Summer Accomplishments, part 2

Jimmy Martin (’13) passes on this summary of his work over the summer:

He focused on creating the Greek Core list organized by parts of speech and by TLG frequency, and the Latin list as organized by parts of speech.
He read through the Amores helping create the vocabulary lists as he went. He read  through Cicero’s Pro Caelio, creating vocabulary list for his assigned sections. He read through most of Book 5 of the Gallic Wars, adding and subtracting vocabulary according to the updated Core Latin Vocabulary List.

Thanks, Jimmy, for all your important contributions to the project!

–Chris Francese

4 thoughts on “Summer Accomplishments, part 2

  1. Will the Amores and Pro Caelio sections be added to the website? I’d love to read through those with my high school students.

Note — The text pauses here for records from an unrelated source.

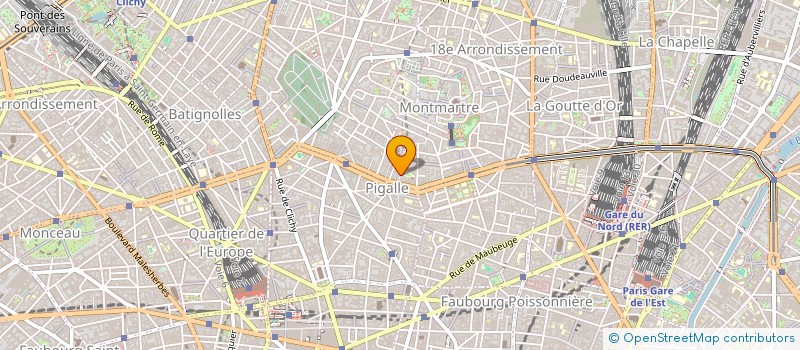 localisation de l'entreprise AZ CONSULTING LTD  PARIS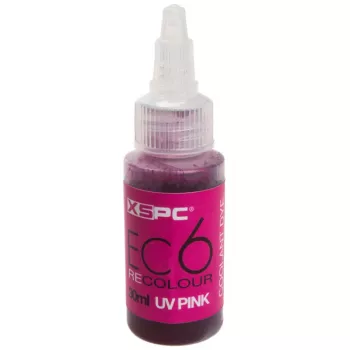 XSPC EC6 ReColour Dye, UV pinkki - 30ml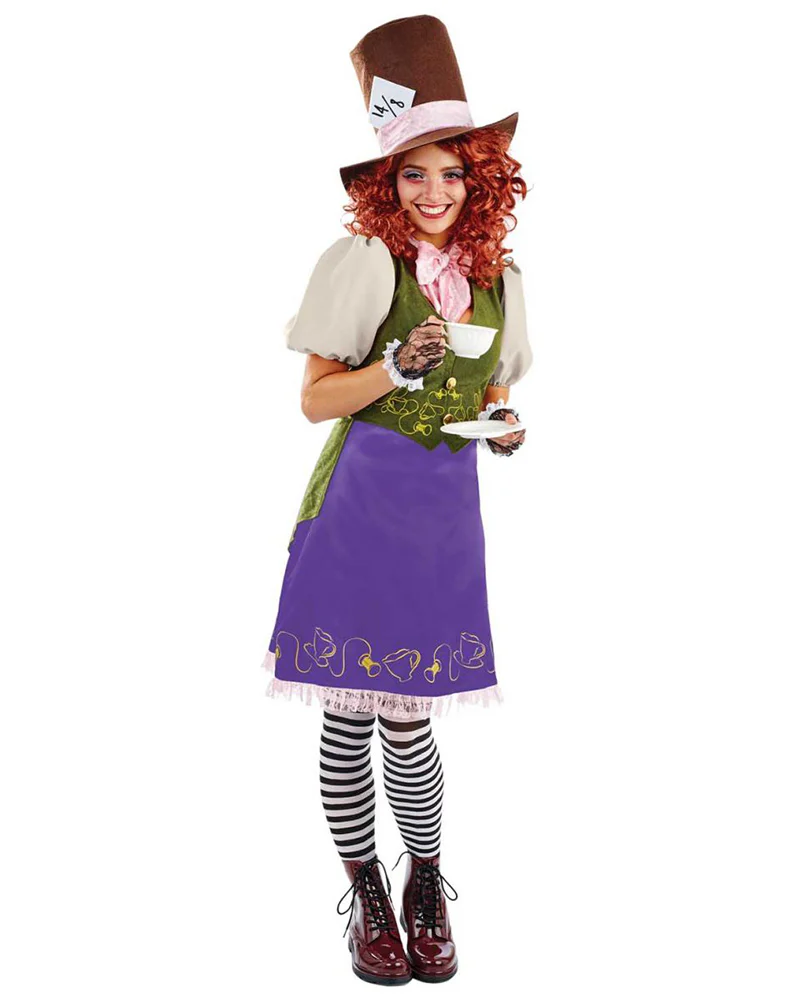 Miss Hatter Womens Book Week Costume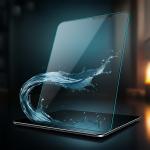 Touchscreen Or Monitor Front Glass Tempered Glass With Hardness 6H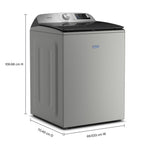 Maytag Classic Silver Top Load Washer (6 cu. ft.) - MTW6205RR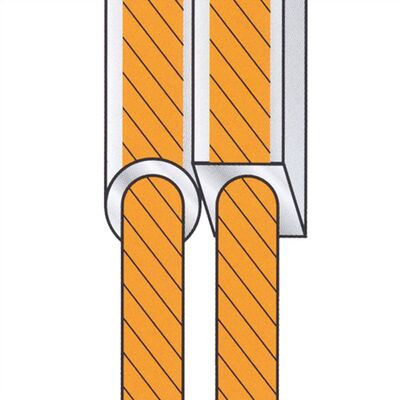 Reproduktorový kábel audio 2x2.5mm², 100m, pomedený, transparentný (goobay kábel)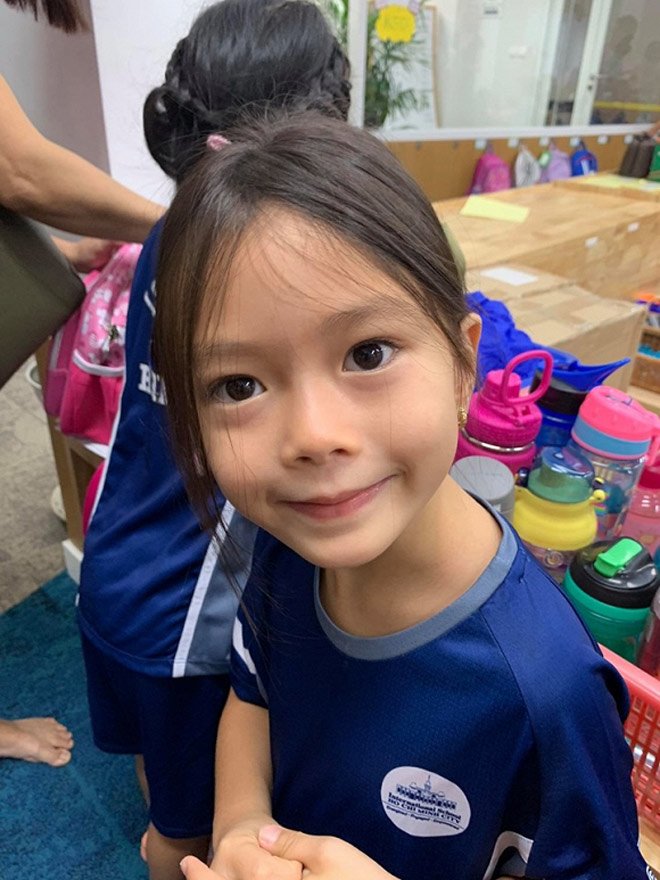 Sao Việt đưa con đi nhập học ngày đầu, tiết lộ toàn các trường quốc tế đắt đỏ-12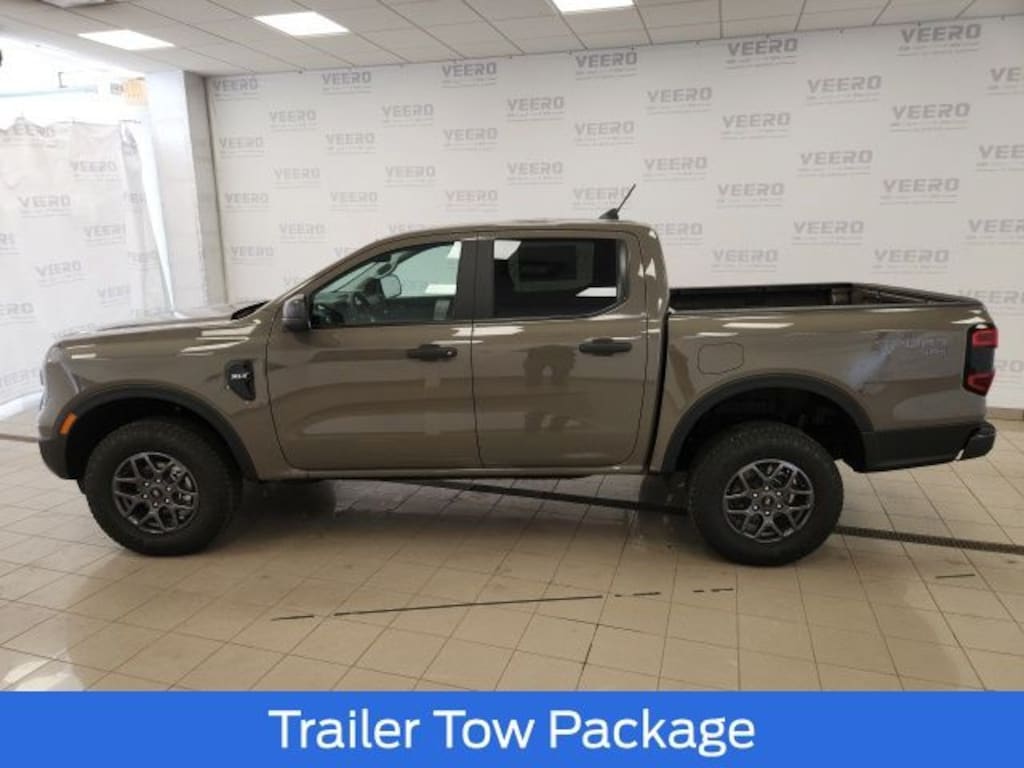 New 2026 Ford Ranger XLT Truck SuperCrew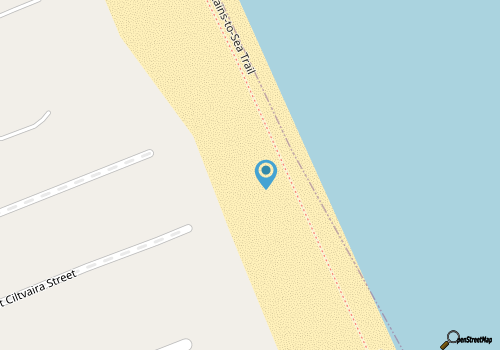 510 - Ocean Front Home with a Spacious Interior and Panoramic Ocean Views map location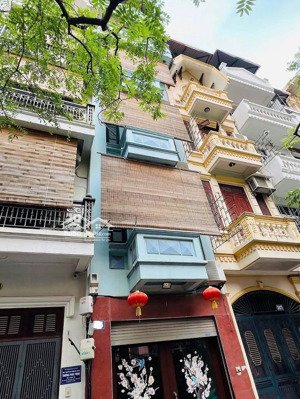 bán nhà khu phân lô an sinh vip, lạc long quân, 65m2 x 5t x mt 4m, 2 thoáng, 10m ra phố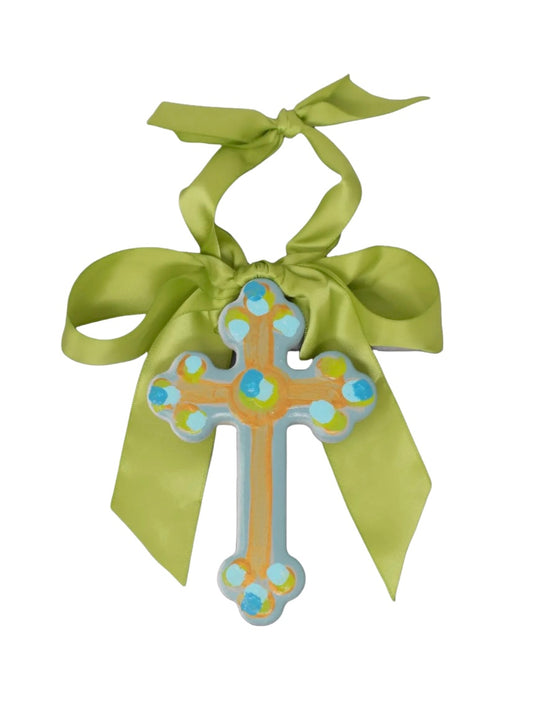 “Goodness” Wooden Cross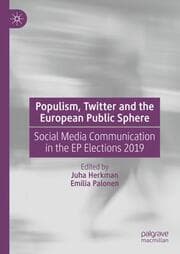Cover von Populism, Twitter and the European Public Sphere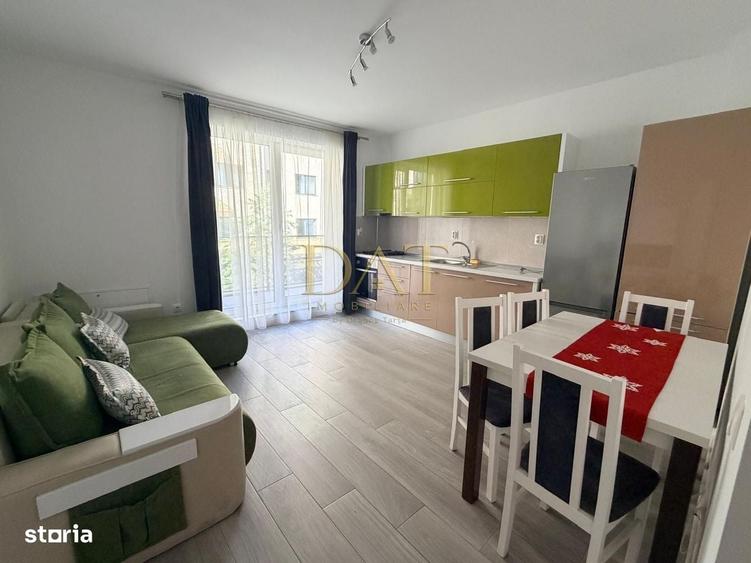 Apartament cu 2 camere în Chinteni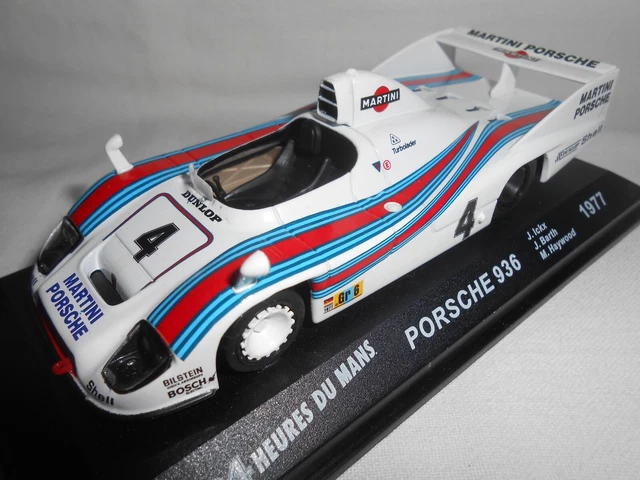 IXO BOX | 24H LE MANS | Porsche 936 - 1981 | Box 29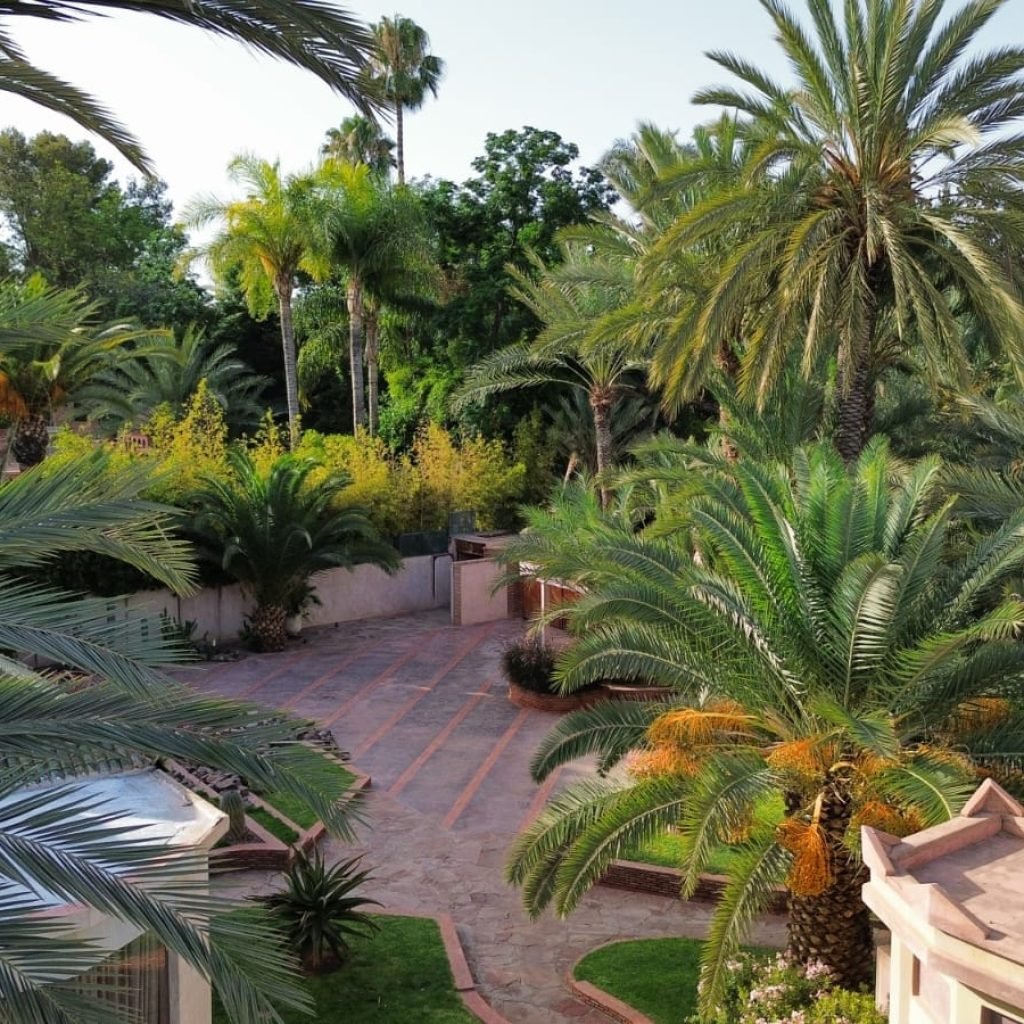 Villa haut standing La Palmeraie Marrakech – location en privatisation complète avec personnel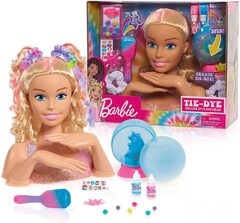 Торс для причесок Barbie Deluxe Блондинка (значительные повреждения упаковки)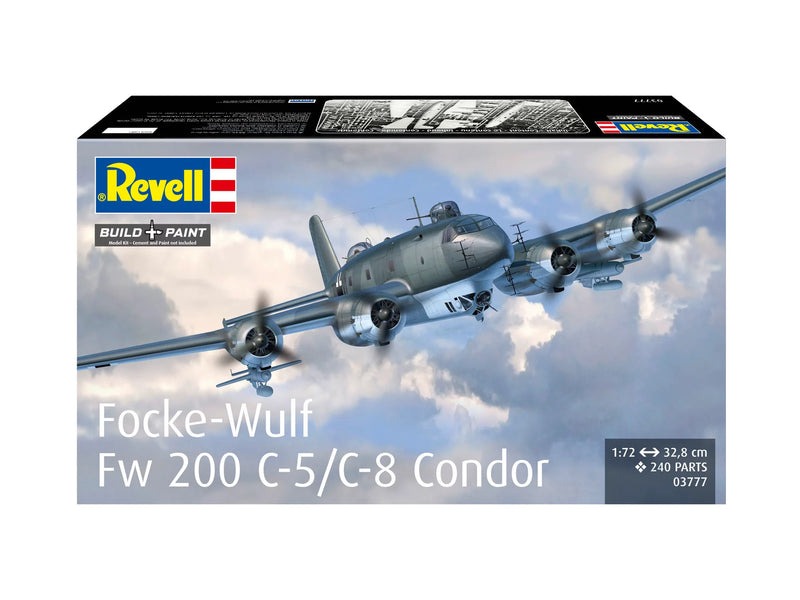 1/72　フォッケウルフ Fw 200 C-5/C-8 コンドル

    • Any day now, Michael! Thanks for your interest. Just finishing up a few last minute touches. I’ll announce on the blog and various listservs.

  2. Hi there! Congrats on the latest topics, they’re pretty interesting guys but I managed to read the resources pages of the web site, the one listing the books and papers etc used to come up with the words lists, and I still wonder about the methods used to get the Latin one done. I mean, the technical method, the programming used to gather the statistics and all. I’m really thrilled by it as I study Classical Latin too, mostly by myself, and I have just presented a paper about using NLP on Cicero’s texts to create words lists for study: (sorry it’s in Portuguese, English abstract’s in page 9 but the technical bit and references should be universal) 🙂

    • Thanks for very much your comment, Caio. I am very interested in software that will aid in the creation of vocabulary lists. But so far have not fond any that saves much time. Please keep me updated on your work. So far, everything has to be hand edited in my experience. This very much applies to the Latin frequency list as well. The Perseus automated tools at this point are far less useful than the hand-made data of Diederich and the LASLA group. They simply parsed texts and tabulated the results by hand, and the magic of that is that we can have real confidence that the lemmatization is substantially correct. But of course there is no lemmmatized sample of all Latin, and the results will necessarily vary somewhat based on the sample. So we used the two main samples, checked against a Perseus-generated postclassical sample, and applied some judgment to come up with a full list. Not scientific by any means, but I think reliable enough for our purposes.